◆ **Extract provided**
For the 'Restaurant im Almhof Schneider', Christian Thanhäuser has created a woodcut herbarium.
The starting point for the motifs of the maple panels ranged from plants that were used by the Walser people as food, and often as medicine, to the mountainous landscapes and legendary figures of Walser stories to invented motifs of plants and animals.
I have enjoyed a warm friendship for many years with the Schneider family and Paul Renner. Katia and Gerold Schneider placed a lot of trust in me when they invited me to design images for the wooden panels on the walls as part of the redesign of the restaurant in Almhof.
From the early phase of the Hell Fire Touring Club, Paul Renner and I have been accustomed to working together. Even though our working methods are technically different, there have never been misunderstandings; often a few keywords were enough, as in the Villa Maund, at the foot of Etna, in the catacombs of Palermo, in the Moravian Karst, on the dams of Bohemian carp ponds... usually, our hands already knew what to do.
Paul loves the sensuality of colors; I tend to limit myself to light-dark contrasts and graphic techniques. The resin that emerges when cutting into the wood inspires, intoxicates, and is also found in Paul's works. So, on the one hand, there is baroque color richness, and on the other, the quiet, meditative linearity. The viewer, when passing through the door, can explore their own world between two, at first glance, completely different series of images that connect upon closer inspection.
The starting point for the motifs on the maple panels were plants used for food or medicine by the Walser people in the high mountains, as well as mythical figures of the Walser, and even invented motifs between plant and animal - and structures shaped by the flow, by ice, sun, and lichens on the mountain walls. All of this is connected with the question: what did the mountains look like 200 million years ago, and what will they look like in 200 million years? What about the rivers and seas, the course of the Lech, the Danube?
I am happy to demonstrate how drawings are transformed into woodcuts in my workshop in Ottensheim on the Danube. There is a vast difference between one wood and another; the Mohr carpentry could not have provided a better supply.
What wine recommendation now for the Botanicum? Erin and Jean-Louis Chave have seen my works and invited me to design new wine labels for their domain. Soon, their wonderful wines will also be available with my label designs.
All these works and the exciting dialogues, the collective contemplation, have brought me great joy. The Hell Fire Touring Club will continue to be on the road to uncover the hidden peculiarities of the world.

◆ **Instructions for the task**
Please explain, in one to three sentences, how the woodcut herbarium text accounts for the author and Paul Renner working together without misunderstandings even though their techniques differ. Answer from the woodcut herbarium text alone.

◆ **Data block**
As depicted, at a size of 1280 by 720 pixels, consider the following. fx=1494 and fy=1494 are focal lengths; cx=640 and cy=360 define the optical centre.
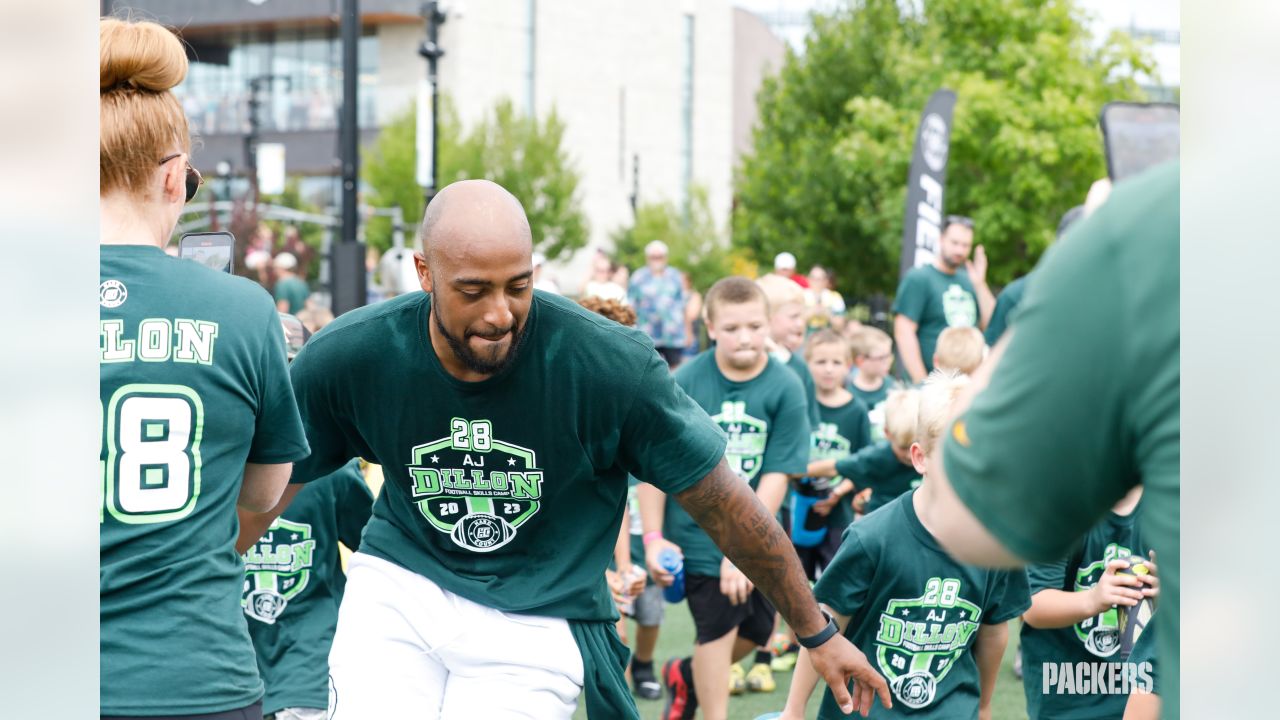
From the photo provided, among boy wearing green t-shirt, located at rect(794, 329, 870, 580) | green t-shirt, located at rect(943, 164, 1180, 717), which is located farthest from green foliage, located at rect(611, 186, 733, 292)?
green t-shirt, located at rect(943, 164, 1180, 717)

◆ **Written answer**
The two have been used to working together since the early phase of the Hell Fire Touring Club. As a result, a few keywords were often enough, and their hands usually already knew what to do.